The Roman Theater of Orange

The Roman Theater of Orange, also known as “La Cité des Princes” (City of Princes) is the best preserved in Europe, it is an incredible testimony of Roman splendor in Provence. This exceptional monument has been listed as a UNESCO World Heritage Site since 1981 thanks to its dazzling stage wall, unique in the West. Every year, the Roman Theater comes back to life during the Chorégies d’Orange, during which the acoustics of the place are honored.

Orange, ancient city

The city of Orange was founded in 35 BC by veterans of a Roman legion on the territory of a Gallic tribe. At the time, this Roman colony was called by its Latin name, Arausio. Soon, Orange was influenced by Gallo-Roman culture and, during the reign of Emperor Augustus, important monuments such as the Triumphal Arch and the Roman Theater were built.

A monumental building

The outside facade of the theater, also known as the postscaenium, is spread over three levels. The first level has several doors giving access to the stage, to rooms that do not communicate with the interior and to the backstage area. The second is devoid of ornaments. The stone corbels, which are still visible, were used to support the weight of the roof structure that burned down in the 4th century. Finally, the third has a hole to allow light to enter the passageways. The 86 corbels on the top of the wall were used to hold the velum, a large stretched canvas used to protect the public from various weather conditions.

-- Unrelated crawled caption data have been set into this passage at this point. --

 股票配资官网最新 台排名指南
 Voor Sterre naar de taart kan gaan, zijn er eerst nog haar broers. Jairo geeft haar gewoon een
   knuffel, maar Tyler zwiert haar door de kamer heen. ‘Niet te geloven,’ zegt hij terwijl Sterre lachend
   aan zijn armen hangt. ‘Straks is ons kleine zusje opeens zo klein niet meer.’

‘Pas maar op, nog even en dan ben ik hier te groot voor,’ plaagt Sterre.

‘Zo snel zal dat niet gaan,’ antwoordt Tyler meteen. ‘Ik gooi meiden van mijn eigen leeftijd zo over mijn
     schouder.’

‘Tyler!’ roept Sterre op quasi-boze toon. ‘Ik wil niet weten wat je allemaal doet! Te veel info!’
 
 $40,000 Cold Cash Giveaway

The stage wall is the only architectural decoration in the building. Moving elements and props were used on stage to give the illusion of movement and perspective. In the middle of the stage wall opens the Royal Door, which was reserved for the main characters; the other actors used small side doors called “hospitable doors”. The remains of the frieze that crowned the Royal Door, illustrating centaurs, are on display in the Museum of Orange. The niches surrounding this door were once decorated with statues. Today, only the central niche still houses a 3.55-meter high sculpture. It represents Emperor Augustus holding his consular baton, reminding the population that it is essential to respect the laws in order to preserve Roman peace.

To facilitate the construction, the bleachers of the Roman Theater are built in a semicircle on the side of the Saint-Eutrope hill. They can accommodate 10,000 spectators and are served by radiant stairs. In the center of the bleachers stands the orchestra, which hosted the choirs of the tragedies.

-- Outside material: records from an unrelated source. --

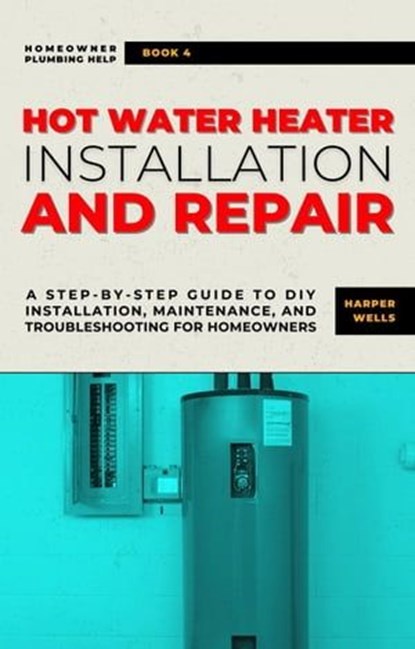 Hot Water Heater Installation and Repair: A Step-by-Step Guide to DIY Installation, Maintenance, and Troubleshooting for Homeowners, Harper Wells - Ebook - 9798223836643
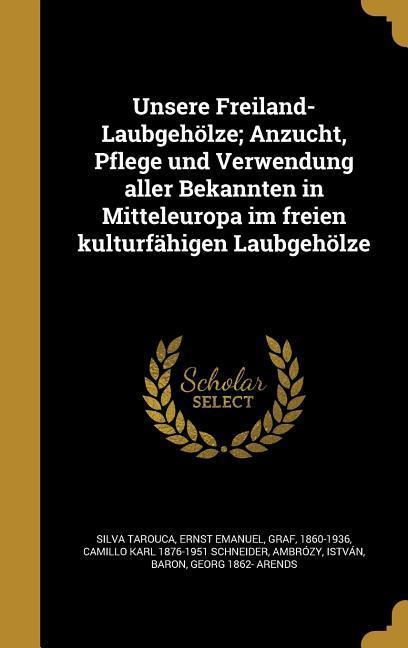 Unsere Freiland-Laubgehölze; Anzucht, Pflege und Verwendung aller Bekannten in Mitteleuropa im freien kulturfähigen Laubgehölze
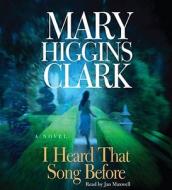 I Heard That Song Before di Mary Higgins Clark edito da Simon & Schuster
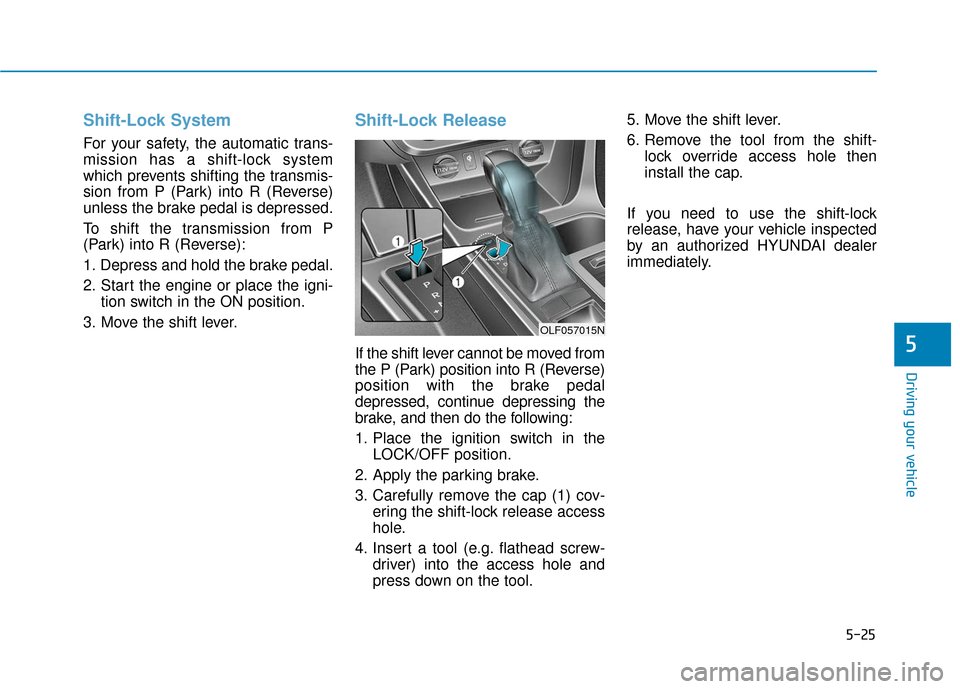 Hyundai Sonata 2019  Owners Manual 5-25
Driving your vehicle
5
Shift-Lock System 
For your safety, the automatic trans-
mission has a shift-lock system
which prevents shifting the transmis-
sion from P (Park) into R (Reverse)
unless th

An incredibly well-preserved Roman theater

The Roman Theater in Orange is the best preserved in all of Europe. Thanks to the hard work of the architects of the Historical Monuments and their research, it has been reliably restored to its former splendor.

The 37-meter high stage wall has been completely preserved. Excavations carried out in 1931 led to the discovery, under the stage, of some of the 76 columns that once adorned the wall and the entablatures. The finds have been put back in their place in order to partially restore its original appearance.

A glass roof had to be built over the stage wall to protect it from bad weather. This very modern roof, which was the result of the reflection of several scientists and archaeologists, was very complex to put in place because of the stones which, weakened during the fire that took place in the 4th century, could no longer support a structure similar to those of the Roman period. The advantage of this structure is that it does not distort the acoustics of the Roman Theater and integrates stage equipment dedicated to shows.

A performance venue

The Chorégies d’Orange, which began in 1869, is the oldest festival in France. Over the decades, this event has managed to retain all its charm and originality. The acoustics of the Roman Theater of the “Cité des Princes” is exceptional thanks to its stage wall. It has enabled this classical music and operafestival to make a name for itself. The greatest operas, performed by famous opera singers, are played during the Chorégies d’Orange which enjoy an international reputation.

Prepare your visit

The Roman Theater of Orange can be visited 365 days a year:

  • January, February, November, December: from 9:30 a.m. to 4:30 p.m.
  • March, October: from 9:30 a.m. to 5:30 p.m.
  • April, May, September: from 9:00 a.m. to 6:00 p.m.
  • June, July, August: from 9:00 a.m. to 7:00 p.m.

The opening schedules are subject to change according to the seasons and the events organized.

Audio guides are available for free at the Roman Theater reception desk in French, English, Italian, German, Portuguese, Spanish, Dutch, Japanese, Chinese and Russian. They allow visitors to listen to commentaries on the architecture of the site and the history of performances of the period.

An application has also been created so that the public can benefit from additional explanations about the Theater and Museum of Orange, located across the street.

Guided tours are organized, and a virtual tour allows the public to discover the premises as they were in 36 BC.

Booklets, created by the Culturespaces foundation, are offered to children aged 7 to 12 so that they can discover this historic site while having fun.